The show "Celebrity Treasure Island", I get the runs after only seeing the ads for it - let alone the show. And as for Shortland Street, same stories just new faces...please TVNZ get some new ideas and some new shows.
Tim Spooner
How many of these idiots do we have to put up with? Their appointments are always controversial and time always proves the objectors correct. When will this nonsense come to an end and real professional managers of people be put in place?
Rodger Williams
I think it was time for him to go I would not even have him as a tea maker! Richard Long or Judy Bailey should be the new person in charge of TVNZ*I also think it is time for new movies!
Ian
About time! I have been emailing TVNZ for 2 yrs to sack him.
Tim Jones
Every dictator falls eventually.
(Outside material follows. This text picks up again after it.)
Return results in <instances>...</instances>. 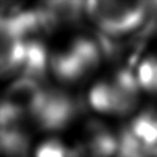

The question is what can be found in the rubble?
Micheal Warren
Great job he has gone!
Glen McCauley
Given the large slip in TVNZ news ratings since the departure of Judy Bailey, Richard Long, Paul Holmes and others, surely TVNZ and its Government owners must not acknowledge that the salaries paid to those stars really were worth it.
Ben Picard
Clearly the quality of the programmes on TVNZ have lost the interest of our family and in discussion with others, we found the consensus of opinion is the same,its rubbish. Last nights programme on Why America Sucks is a typical example of that and after a short time of watching it, we switched that off. Is this what the programming gurus are capable of? If there is no one who does a check on opinions of the viewers and the calibre of these programmes then the downward slide of TVNZs popularity is bound to go below zero.
Steve
The fox has certainly cleaned out the chicken run.
Brian
Seldom watch it, but when I do, I cant believe how bad it is.